Dia lahir di tengah keluarga
miskin di sebuah desa terpencil di dekat Nejed, Yaman. Tidak ada yang
mendokumentasikan hari kelahirannya. Ayah dan Ibunya yang taat beribadah, tidak
mampu menyekolahkannya. Alhasil, dia mendapat pelajaran seadanya dari orang tua
yang sangat dicintai dan ditaatinya. Ayahnya meninggal dunia ketika dia kecil.

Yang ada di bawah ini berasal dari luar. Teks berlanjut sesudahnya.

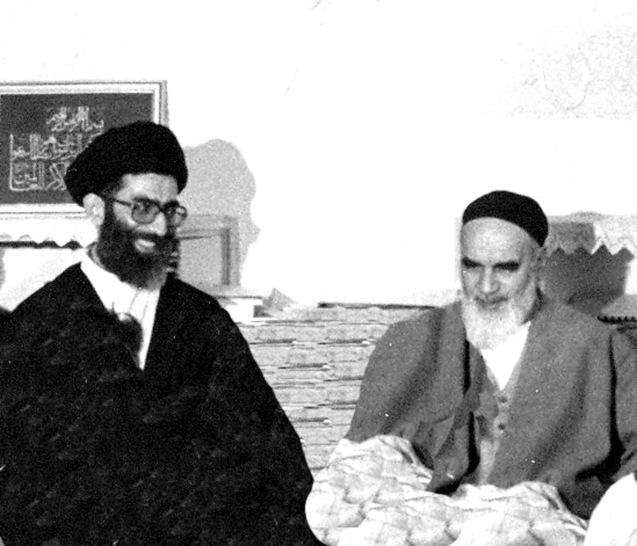 Ali Khamenei (à esquerda, um hojatoleslam - grau abaixo de ayatollah- não foi a primeira escolha de Khomeini (à direita) para sucessor. O herdero designado eta Ali Montazeri que caiu em desgraça por criticar os excessos da nova República Islâmica. © Direitos Reservados | All Rights Reserved
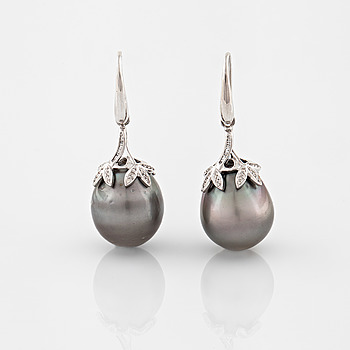 EARRINGS, A pair of cultured Tahiti pearl and brilliant cut diamond earrings, 0.22 ct.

Sementara Ibunya sudah tua renta dan lumpuh. Penglihatannya pun kabur. Dia tak
punya sanak keluarga. Dalam kehidupan keseharian, dia lebih banyak menyendiri
dan diam. Dia lebih senang membantu meringankan beban orang tuanya dengan cara
bekerja sebagai penggembala dan pemelihara ternak upahan. Pergaulannya hanya
dengan sesama penggembala di sekitarnya.
Sejak kecil sudah memeluk agama
Islam. Siang hari dia bekerja keras sambil terus berpuasa, malamnya shalat dan
bermunajat kepada Allah SWT untuk mendoakan orang lain. Hati dan lisannya tidak
pernah lengah dari berzikir dan membaca Al-Quran selama beraktivitas. Dia juga
selalu merawat dan memperhatikan keadaan Ibunya. Namun, terkadang dia merasakan
kesedihan ketika tetangganya bisa pergi ke Madinah untuk mendengarkan ajaran
Nabi Muhammad SAW secara langsung. Sementara dia belum mampu karena berbagai
kendala. Dia sekadar mendengarkan cerita-cerita tentang Rasulullah. Ternyata
hal itu kian menumbuhkan kecintaan dan kerinduannya untuk bertemu Rasulullah.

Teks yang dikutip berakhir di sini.